### Supplied material
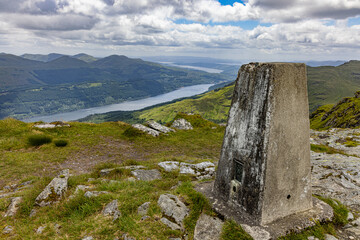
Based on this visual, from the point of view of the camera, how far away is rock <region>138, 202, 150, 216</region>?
6.55m

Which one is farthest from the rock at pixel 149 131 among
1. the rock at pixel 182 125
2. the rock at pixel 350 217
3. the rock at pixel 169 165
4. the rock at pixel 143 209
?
the rock at pixel 350 217

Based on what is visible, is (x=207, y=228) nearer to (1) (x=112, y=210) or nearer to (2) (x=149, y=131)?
(1) (x=112, y=210)

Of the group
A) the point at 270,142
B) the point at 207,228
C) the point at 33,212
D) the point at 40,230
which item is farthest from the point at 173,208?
the point at 33,212

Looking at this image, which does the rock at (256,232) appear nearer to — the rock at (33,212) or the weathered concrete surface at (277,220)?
the weathered concrete surface at (277,220)

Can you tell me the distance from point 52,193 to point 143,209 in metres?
→ 4.07

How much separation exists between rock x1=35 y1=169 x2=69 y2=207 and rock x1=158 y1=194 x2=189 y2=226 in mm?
4284

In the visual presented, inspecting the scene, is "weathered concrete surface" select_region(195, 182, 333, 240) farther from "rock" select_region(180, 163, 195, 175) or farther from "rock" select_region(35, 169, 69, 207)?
"rock" select_region(35, 169, 69, 207)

### Given exercise
Lay out every line of the rows above as a JSON list of strings, one string per line, with blank lines and the pictures left out.

### Result of this task
[
  "Based on this visual, from the point of view of the camera, how far away is rock <region>138, 202, 150, 216</region>?",
  "6.55m",
  "Which one is farthest from the rock at pixel 149 131 among",
  "1. the rock at pixel 182 125",
  "2. the rock at pixel 350 217",
  "3. the rock at pixel 169 165",
  "4. the rock at pixel 143 209",
  "?",
  "the rock at pixel 350 217",
  "Based on what is visible, is (x=207, y=228) nearer to (1) (x=112, y=210) or nearer to (2) (x=149, y=131)?",
  "(1) (x=112, y=210)",
  "Of the group",
  "A) the point at 270,142",
  "B) the point at 207,228",
  "C) the point at 33,212",
  "D) the point at 40,230",
  "which item is farthest from the point at 173,208?",
  "the point at 33,212",
  "Looking at this image, which does the rock at (256,232) appear nearer to — the rock at (33,212) or the weathered concrete surface at (277,220)?",
  "the weathered concrete surface at (277,220)",
  "Can you tell me the distance from point 52,193 to point 143,209 in metres?",
  "→ 4.07",
  "How much separation exists between rock x1=35 y1=169 x2=69 y2=207 and rock x1=158 y1=194 x2=189 y2=226 in mm?",
  "4284",
  "In the visual presented, inspecting the scene, is \"weathered concrete surface\" select_region(195, 182, 333, 240) farther from \"rock\" select_region(180, 163, 195, 175) or farther from \"rock\" select_region(35, 169, 69, 207)?",
  "\"rock\" select_region(35, 169, 69, 207)"
]